■ KUTIPAN HALAMAN
>>>
Pulang kedua. Kali ini beta pulang untuk besuk Idul Fitri di kampung
halaman--Yaputih, Kecamatan Tehoru, Kabupaten Maluku Tengah, Masohi.
Sabtu 2 Juli 2016. Sore itu beta bertolak dari Tulehu menuju Amahai, dan
beristirahat di Masohi. Karena keberangkatan di sore hari, tidak
memungkinkan ada angkutan (mobil) dari Masohi ke Yaputih. Beta melewati
jalur laut. Kapal yang beta tumpangi--Santika Torpedo. Dengan Torpedo
satu--setengah jam untuk jarak tempuh Tulehu--Amahai.
Di Torpedo,
penumpang tidak cukup 2000 orang. Mereka punya tujuan yang berbeda:
ada yang jenguk keluarga, mudik lebaran, dan urusan lain. "Beta cuma
pulang besuk orangtua." Ujar anggota Brimob Ambon angkatan 2005-2006
itu. Di ruang tunggu pelabuhan Tulehu.
Ada dua orang bocah yang
duduk di dekat beta. Ian (10) dan Henso (9) mereka bersama kakak
perempuannya. Dua bocah itu siswa SD Teladan di Salobar, Ambon. Mereka
punya tujuan yang sama: berlibur. Tujuan liburan untuk mengunjungi
keluarga yang tinggal di Waitetes, kilometer delapan, Masohi. "Katong
tinggal di Ambon, ini cuma liburan di saudara." Kata Inge (21), sambil
memegang erat tempat duduknya. Akibat gelombang menghadang.
Saat
gelombang menghantam badan kapal, Ian terkejut. "Kalau tenggelam, katong
pakai pelampung sana," kata Henso sambil menunjuk ke arah kotak berisi
baju pelampung orens. Sambil bercakap-cakap dengan Henso, adiknya.
Tepat di dek II. Suara histeris melambai. "Haaa, takut. Mama ...!" Suara yang datang dari para penumpang.
Suara-suara terkejut. Laki-laki dan perempuan ikut histeris. Torpedo
diamuk gelombang. Terdengar bunyi keras seperti seorang pemain voli
memukul bola.
<<<
■ MATERI
>>>
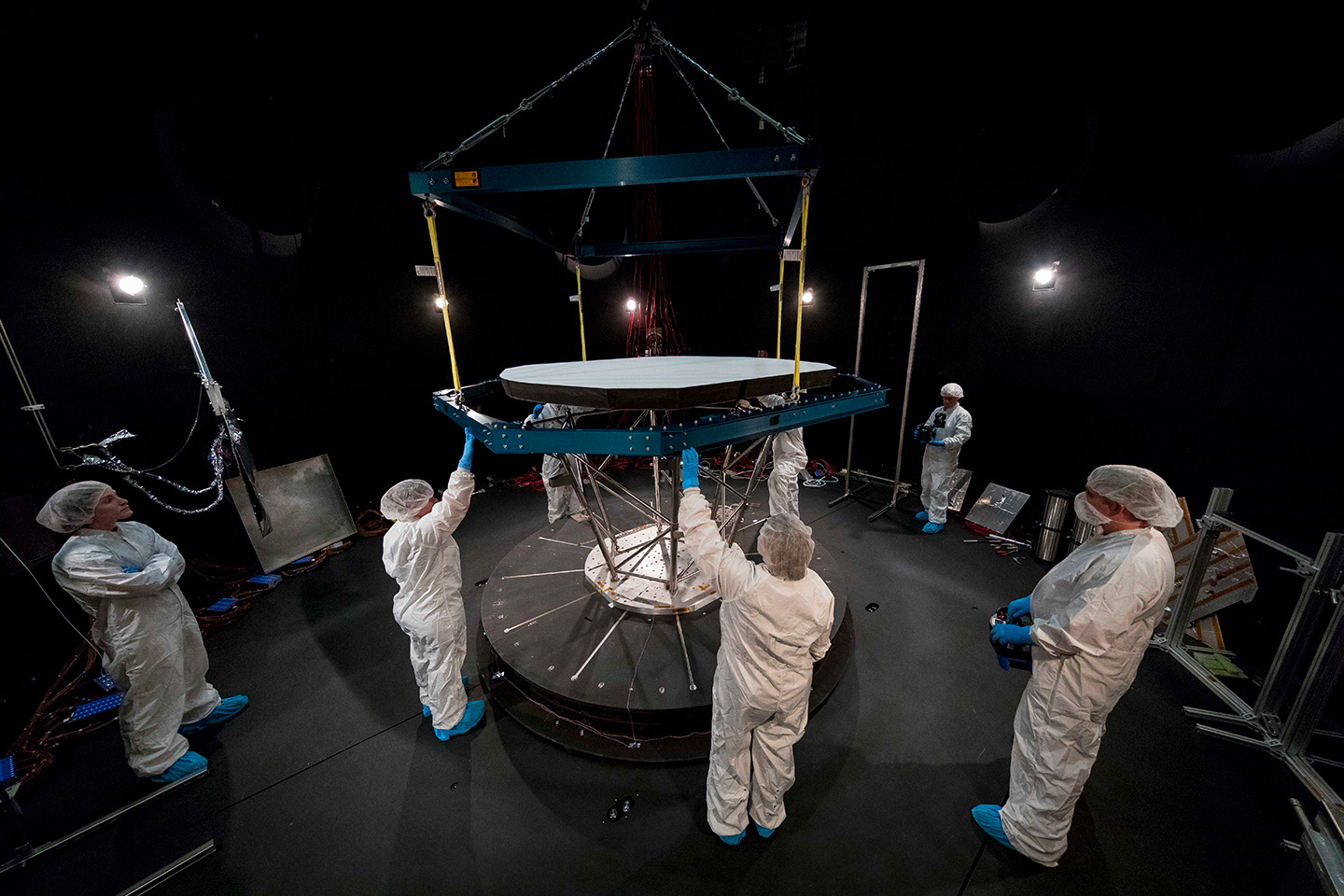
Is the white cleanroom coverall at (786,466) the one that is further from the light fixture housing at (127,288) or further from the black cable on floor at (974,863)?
the light fixture housing at (127,288)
<<<
■ TUGAS LATIHAN
1) Apa nama kapal yang ditumpangi penulis menurut kutipan halaman?
2) Sebutkan semua nama orang yang disebut dalam kutipan halaman.
3) Tulis ulang bagian kutipan halaman yang dimulai dari "Ada dua orang" dan berakhir pada "dengan Henso, adiknya.", lalu ubah "bocah" menjadi "anak".

■ KUNCI JAWABAN
1) Santika Torpedo.

2) Ian, Henso, Inge

3)
Ada dua orang anak yang
duduk di dekat beta. Ian (10) dan Henso (9) mereka bersama kakak
perempuannya. Dua anak itu siswa SD Teladan di Salobar, Ambon. Mereka
punya tujuan yang sama: berlibur. Tujuan liburan untuk mengunjungi
keluarga yang tinggal di Waitetes, kilometer delapan, Masohi. "Katong
tinggal di Ambon, ini cuma liburan di saudara." Kata Inge (21), sambil
memegang erat tempat duduknya. Akibat gelombang menghadang.
Saat
gelombang menghantam badan kapal, Ian terkejut. "Kalau tenggelam, katong
pakai pelampung sana," kata Henso sambil menunjuk ke arah kotak berisi
baju pelampung orens. Sambil bercakap-cakap dengan Henso, adiknya.